Directions ▸
Count the lines in the records below that contain the string "house", treating uppercase and lowercase as different. Reply with the number only.

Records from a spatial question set
-- BEGIN --

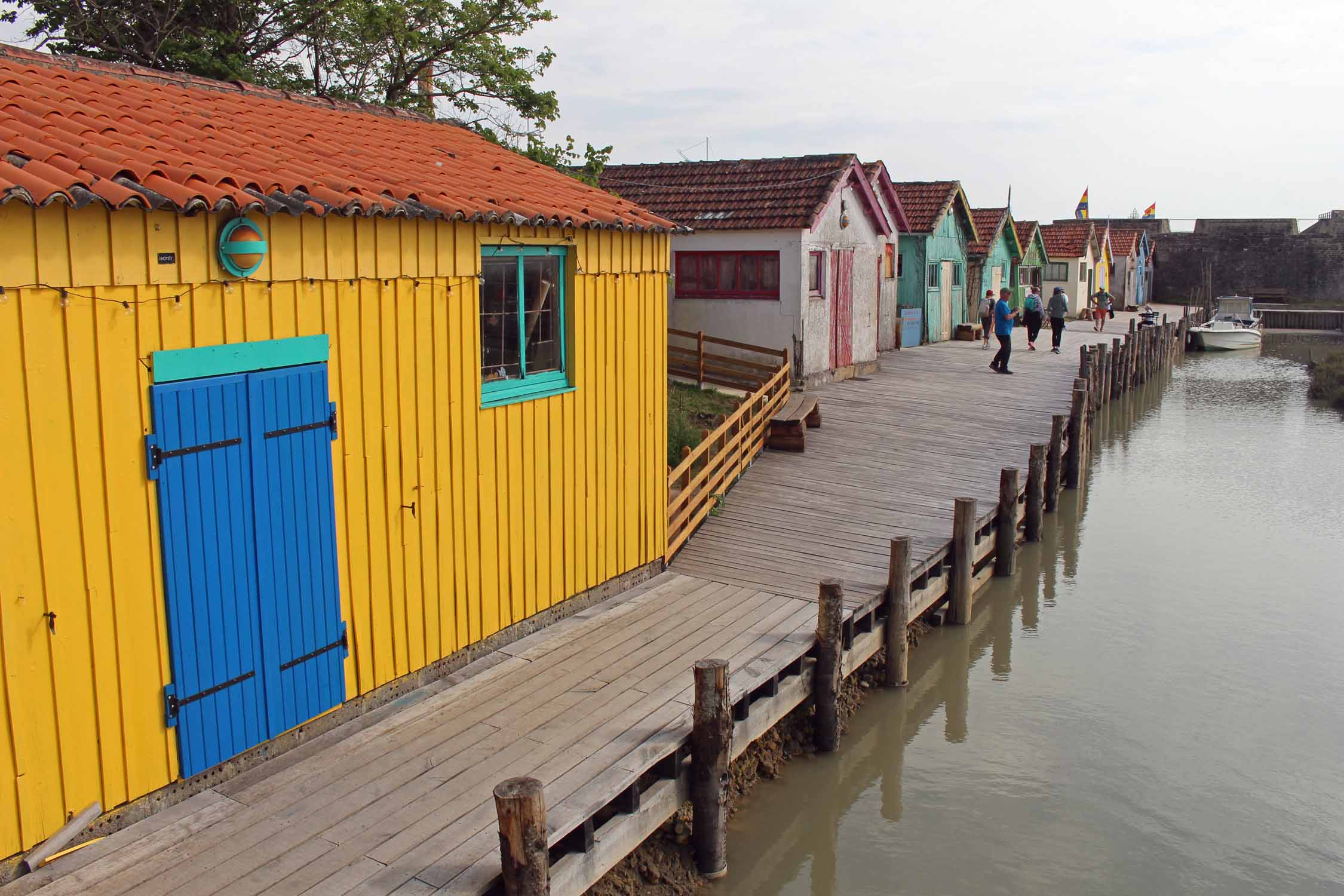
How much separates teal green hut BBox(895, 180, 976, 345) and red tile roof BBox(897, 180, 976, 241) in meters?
0.02

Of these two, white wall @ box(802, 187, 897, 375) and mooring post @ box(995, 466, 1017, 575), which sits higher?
white wall @ box(802, 187, 897, 375)

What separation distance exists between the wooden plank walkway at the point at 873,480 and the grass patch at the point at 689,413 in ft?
3.08

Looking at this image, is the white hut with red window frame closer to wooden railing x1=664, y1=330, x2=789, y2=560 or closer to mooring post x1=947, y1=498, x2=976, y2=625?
wooden railing x1=664, y1=330, x2=789, y2=560

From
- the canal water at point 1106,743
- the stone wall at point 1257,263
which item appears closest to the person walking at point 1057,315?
the canal water at point 1106,743

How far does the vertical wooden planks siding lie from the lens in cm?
528

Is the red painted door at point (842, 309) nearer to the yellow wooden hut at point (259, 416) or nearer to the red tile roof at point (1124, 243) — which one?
the yellow wooden hut at point (259, 416)

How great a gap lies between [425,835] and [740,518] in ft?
23.2

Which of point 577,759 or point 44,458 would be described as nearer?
point 44,458

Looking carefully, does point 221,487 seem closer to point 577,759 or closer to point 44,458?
point 44,458

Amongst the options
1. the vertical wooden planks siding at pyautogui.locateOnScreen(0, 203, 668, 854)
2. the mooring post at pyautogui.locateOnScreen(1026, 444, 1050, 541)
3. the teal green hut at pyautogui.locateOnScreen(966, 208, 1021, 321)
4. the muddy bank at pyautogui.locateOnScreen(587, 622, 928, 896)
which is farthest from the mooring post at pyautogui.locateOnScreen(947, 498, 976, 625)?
the teal green hut at pyautogui.locateOnScreen(966, 208, 1021, 321)

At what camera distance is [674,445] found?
46.9 feet

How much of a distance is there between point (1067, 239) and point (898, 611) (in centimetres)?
4084

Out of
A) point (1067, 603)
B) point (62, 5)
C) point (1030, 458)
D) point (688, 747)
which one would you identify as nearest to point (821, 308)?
point (1030, 458)

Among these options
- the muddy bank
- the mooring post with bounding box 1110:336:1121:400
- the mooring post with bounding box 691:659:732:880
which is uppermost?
the mooring post with bounding box 1110:336:1121:400
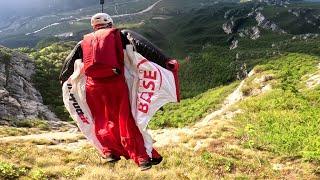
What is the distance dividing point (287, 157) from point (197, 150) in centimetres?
319

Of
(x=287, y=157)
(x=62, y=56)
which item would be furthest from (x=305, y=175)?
(x=62, y=56)

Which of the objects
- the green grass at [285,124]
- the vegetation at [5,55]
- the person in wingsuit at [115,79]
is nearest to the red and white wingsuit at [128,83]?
the person in wingsuit at [115,79]

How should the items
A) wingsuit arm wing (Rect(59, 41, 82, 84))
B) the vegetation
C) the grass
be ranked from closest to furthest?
wingsuit arm wing (Rect(59, 41, 82, 84)) → the grass → the vegetation

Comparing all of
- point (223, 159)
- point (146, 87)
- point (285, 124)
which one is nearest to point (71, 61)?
point (146, 87)

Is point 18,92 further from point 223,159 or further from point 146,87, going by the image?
point 146,87

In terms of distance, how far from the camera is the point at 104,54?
1006 cm

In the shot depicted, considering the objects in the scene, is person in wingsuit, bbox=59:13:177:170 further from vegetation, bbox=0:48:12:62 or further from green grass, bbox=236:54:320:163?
vegetation, bbox=0:48:12:62

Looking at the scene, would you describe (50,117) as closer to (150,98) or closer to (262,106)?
(262,106)

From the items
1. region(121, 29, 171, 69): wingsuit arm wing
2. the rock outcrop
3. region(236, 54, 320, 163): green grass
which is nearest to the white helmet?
region(121, 29, 171, 69): wingsuit arm wing

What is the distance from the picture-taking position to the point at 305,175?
1152 cm

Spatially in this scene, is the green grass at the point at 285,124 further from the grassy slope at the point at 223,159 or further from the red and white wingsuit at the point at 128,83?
the red and white wingsuit at the point at 128,83

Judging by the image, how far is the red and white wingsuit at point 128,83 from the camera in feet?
33.4

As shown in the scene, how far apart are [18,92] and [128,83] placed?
65291mm

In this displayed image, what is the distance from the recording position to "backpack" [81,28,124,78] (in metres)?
10.1
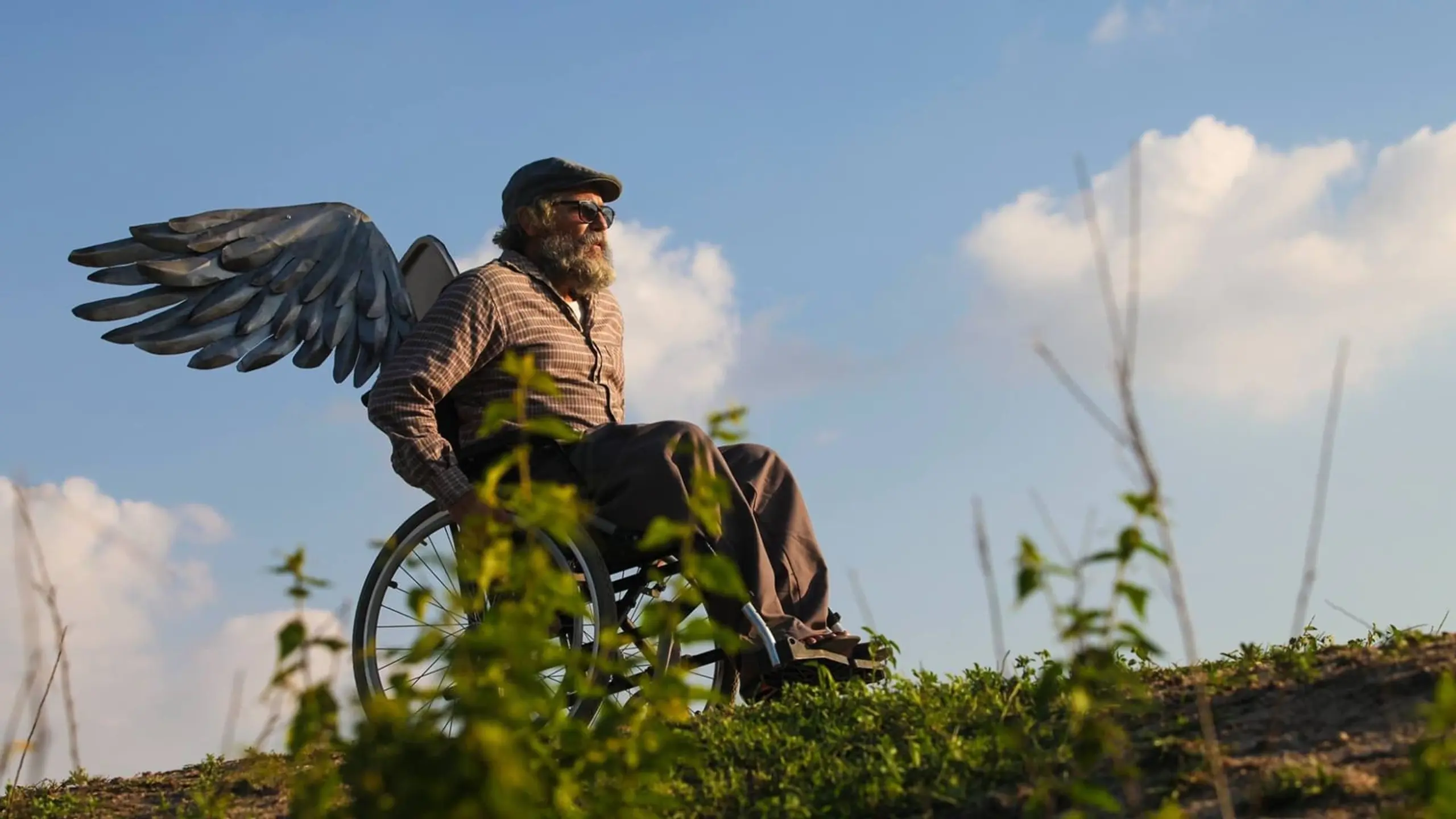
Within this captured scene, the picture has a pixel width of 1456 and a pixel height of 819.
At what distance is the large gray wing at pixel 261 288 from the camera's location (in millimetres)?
5133

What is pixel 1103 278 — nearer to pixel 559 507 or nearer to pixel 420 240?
pixel 559 507

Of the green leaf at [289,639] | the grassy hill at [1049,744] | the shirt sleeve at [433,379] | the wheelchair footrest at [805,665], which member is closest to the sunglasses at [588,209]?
the shirt sleeve at [433,379]

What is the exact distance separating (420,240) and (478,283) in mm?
639

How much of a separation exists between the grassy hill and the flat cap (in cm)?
199

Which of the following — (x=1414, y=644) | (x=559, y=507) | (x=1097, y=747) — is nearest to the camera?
(x=559, y=507)

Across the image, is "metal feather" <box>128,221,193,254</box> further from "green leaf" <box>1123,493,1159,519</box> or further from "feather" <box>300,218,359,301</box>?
"green leaf" <box>1123,493,1159,519</box>

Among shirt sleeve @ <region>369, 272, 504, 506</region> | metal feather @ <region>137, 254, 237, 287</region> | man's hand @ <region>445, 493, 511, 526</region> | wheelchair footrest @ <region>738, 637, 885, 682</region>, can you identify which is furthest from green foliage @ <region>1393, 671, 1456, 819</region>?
metal feather @ <region>137, 254, 237, 287</region>

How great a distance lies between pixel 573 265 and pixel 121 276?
1468 millimetres

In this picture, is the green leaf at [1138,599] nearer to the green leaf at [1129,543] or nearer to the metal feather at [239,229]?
the green leaf at [1129,543]

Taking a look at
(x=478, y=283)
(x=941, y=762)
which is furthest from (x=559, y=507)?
(x=478, y=283)

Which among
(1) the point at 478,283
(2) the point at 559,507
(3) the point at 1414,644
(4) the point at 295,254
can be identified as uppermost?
(4) the point at 295,254

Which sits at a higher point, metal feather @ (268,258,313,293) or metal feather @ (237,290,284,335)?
metal feather @ (268,258,313,293)

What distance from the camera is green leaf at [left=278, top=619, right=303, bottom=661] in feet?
7.20

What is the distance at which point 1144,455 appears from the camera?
2439 millimetres
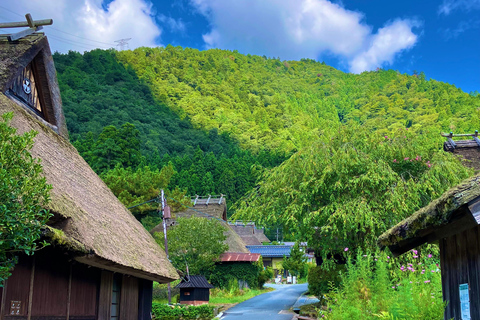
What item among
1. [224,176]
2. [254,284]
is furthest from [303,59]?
[254,284]

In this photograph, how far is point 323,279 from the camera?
63.0ft

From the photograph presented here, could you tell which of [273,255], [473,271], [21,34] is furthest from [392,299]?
[273,255]

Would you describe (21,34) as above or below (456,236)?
above

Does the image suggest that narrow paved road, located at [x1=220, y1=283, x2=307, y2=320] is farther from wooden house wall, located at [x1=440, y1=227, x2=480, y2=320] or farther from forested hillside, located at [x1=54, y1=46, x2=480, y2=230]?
wooden house wall, located at [x1=440, y1=227, x2=480, y2=320]

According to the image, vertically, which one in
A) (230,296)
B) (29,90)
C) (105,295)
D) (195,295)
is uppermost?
(29,90)

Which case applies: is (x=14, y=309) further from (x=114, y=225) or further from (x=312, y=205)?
(x=312, y=205)

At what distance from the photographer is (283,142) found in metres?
78.1

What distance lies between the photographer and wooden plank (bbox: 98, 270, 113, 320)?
1039cm

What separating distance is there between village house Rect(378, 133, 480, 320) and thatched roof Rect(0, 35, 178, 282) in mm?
4895

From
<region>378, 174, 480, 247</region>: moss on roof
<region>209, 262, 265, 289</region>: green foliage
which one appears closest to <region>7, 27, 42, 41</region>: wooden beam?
<region>378, 174, 480, 247</region>: moss on roof

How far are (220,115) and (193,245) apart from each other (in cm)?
6751

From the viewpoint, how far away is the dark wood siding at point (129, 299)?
1218 centimetres

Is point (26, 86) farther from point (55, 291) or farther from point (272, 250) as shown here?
point (272, 250)

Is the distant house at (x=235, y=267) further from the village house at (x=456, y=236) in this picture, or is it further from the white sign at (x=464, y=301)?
the white sign at (x=464, y=301)
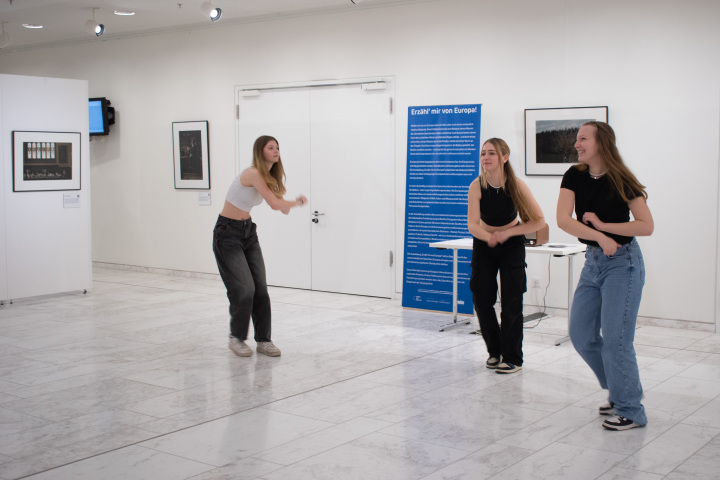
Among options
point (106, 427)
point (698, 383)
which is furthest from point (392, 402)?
point (698, 383)

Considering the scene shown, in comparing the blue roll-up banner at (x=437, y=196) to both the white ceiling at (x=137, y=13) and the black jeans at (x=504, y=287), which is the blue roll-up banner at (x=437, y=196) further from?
the black jeans at (x=504, y=287)

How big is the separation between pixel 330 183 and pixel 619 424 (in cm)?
528

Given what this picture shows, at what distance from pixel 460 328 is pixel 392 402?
2356mm

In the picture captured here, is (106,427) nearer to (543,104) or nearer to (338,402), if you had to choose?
(338,402)

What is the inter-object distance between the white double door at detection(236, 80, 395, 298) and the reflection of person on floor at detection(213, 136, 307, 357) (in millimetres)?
2848

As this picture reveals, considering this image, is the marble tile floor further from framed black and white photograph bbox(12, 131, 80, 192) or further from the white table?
framed black and white photograph bbox(12, 131, 80, 192)

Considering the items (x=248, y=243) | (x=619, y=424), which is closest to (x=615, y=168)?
(x=619, y=424)

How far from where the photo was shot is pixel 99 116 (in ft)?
35.2

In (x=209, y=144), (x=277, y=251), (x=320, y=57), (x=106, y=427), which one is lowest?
(x=106, y=427)

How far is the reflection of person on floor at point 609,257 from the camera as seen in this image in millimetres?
3844

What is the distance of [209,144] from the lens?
32.3 feet

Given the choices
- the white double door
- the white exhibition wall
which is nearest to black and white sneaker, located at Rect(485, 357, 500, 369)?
the white exhibition wall

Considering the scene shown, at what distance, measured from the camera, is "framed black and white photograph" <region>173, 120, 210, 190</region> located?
32.4 ft

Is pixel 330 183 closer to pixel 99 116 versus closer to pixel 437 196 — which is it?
pixel 437 196
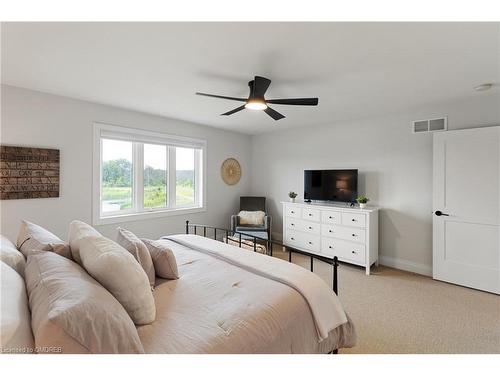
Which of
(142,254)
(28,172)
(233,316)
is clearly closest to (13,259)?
(142,254)

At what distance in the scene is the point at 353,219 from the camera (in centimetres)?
362

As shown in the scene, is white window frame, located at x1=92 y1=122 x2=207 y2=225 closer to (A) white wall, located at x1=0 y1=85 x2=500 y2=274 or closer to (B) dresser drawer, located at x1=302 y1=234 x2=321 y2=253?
(A) white wall, located at x1=0 y1=85 x2=500 y2=274

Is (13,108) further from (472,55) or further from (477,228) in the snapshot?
(477,228)

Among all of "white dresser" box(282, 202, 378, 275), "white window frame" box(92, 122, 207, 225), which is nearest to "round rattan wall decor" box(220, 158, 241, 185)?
"white window frame" box(92, 122, 207, 225)

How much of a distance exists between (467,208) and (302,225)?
221cm

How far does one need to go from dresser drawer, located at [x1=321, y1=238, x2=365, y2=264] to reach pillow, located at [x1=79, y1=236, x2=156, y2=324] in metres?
3.15

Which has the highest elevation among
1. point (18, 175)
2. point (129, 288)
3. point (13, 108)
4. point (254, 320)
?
point (13, 108)

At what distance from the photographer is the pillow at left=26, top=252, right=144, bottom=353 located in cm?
77

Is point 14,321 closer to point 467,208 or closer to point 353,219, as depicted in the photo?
point 353,219

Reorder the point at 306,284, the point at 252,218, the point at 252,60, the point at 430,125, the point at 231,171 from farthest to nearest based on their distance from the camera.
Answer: the point at 231,171, the point at 252,218, the point at 430,125, the point at 252,60, the point at 306,284
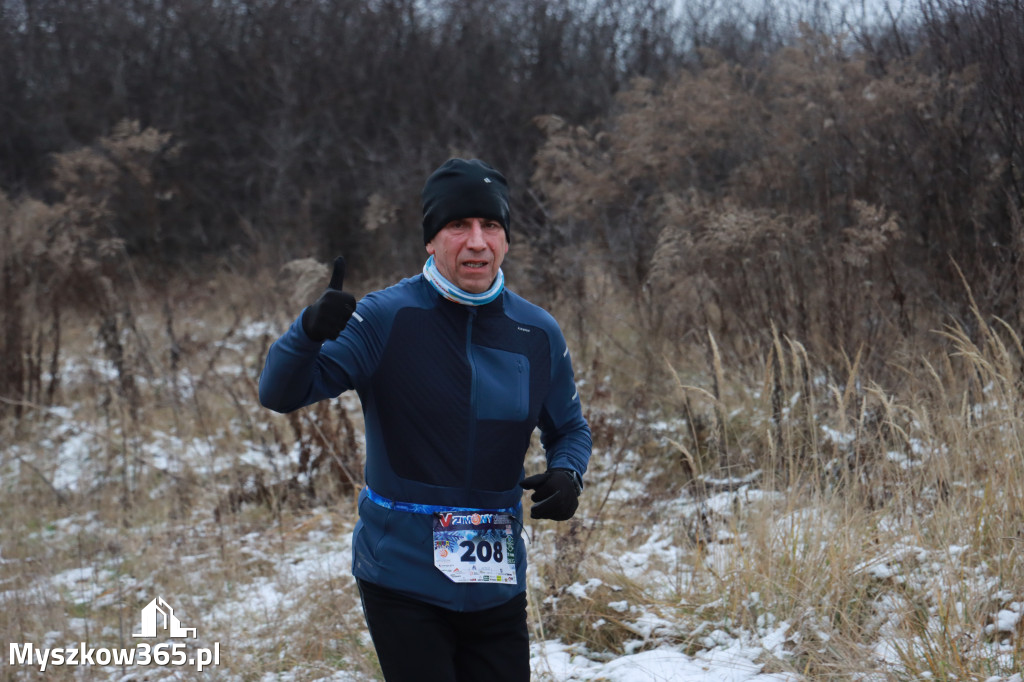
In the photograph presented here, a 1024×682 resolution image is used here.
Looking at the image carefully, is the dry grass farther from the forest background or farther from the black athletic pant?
the black athletic pant

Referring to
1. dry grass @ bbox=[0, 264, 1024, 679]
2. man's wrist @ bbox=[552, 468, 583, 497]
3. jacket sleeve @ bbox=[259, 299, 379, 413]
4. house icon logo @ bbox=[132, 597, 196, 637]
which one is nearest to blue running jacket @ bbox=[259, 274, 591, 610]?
jacket sleeve @ bbox=[259, 299, 379, 413]

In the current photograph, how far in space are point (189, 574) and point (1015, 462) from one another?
358 centimetres

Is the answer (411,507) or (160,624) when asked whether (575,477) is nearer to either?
(411,507)

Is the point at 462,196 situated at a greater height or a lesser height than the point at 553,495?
greater

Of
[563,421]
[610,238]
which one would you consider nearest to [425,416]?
[563,421]

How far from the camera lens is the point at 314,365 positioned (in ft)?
6.70

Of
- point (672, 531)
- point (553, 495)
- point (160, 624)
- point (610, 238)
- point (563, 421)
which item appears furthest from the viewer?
point (610, 238)

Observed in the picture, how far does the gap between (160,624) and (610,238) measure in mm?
4665

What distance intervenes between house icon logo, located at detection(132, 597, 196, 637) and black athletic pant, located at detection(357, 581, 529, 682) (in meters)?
2.06

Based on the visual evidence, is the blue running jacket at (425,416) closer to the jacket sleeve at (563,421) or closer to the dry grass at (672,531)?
the jacket sleeve at (563,421)

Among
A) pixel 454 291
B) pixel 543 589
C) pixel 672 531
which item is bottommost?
pixel 543 589

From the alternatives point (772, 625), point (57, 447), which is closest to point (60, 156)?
point (57, 447)

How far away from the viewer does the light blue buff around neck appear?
2.13 m

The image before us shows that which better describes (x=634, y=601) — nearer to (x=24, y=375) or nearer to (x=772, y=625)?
(x=772, y=625)
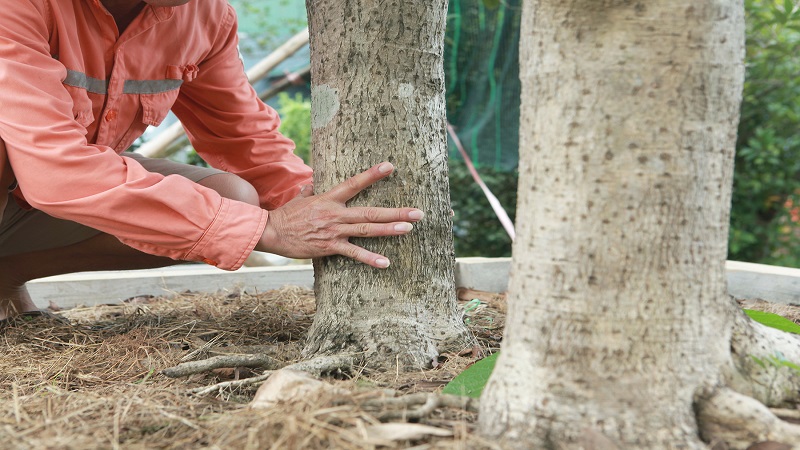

-- END --

Expected answer ▸
6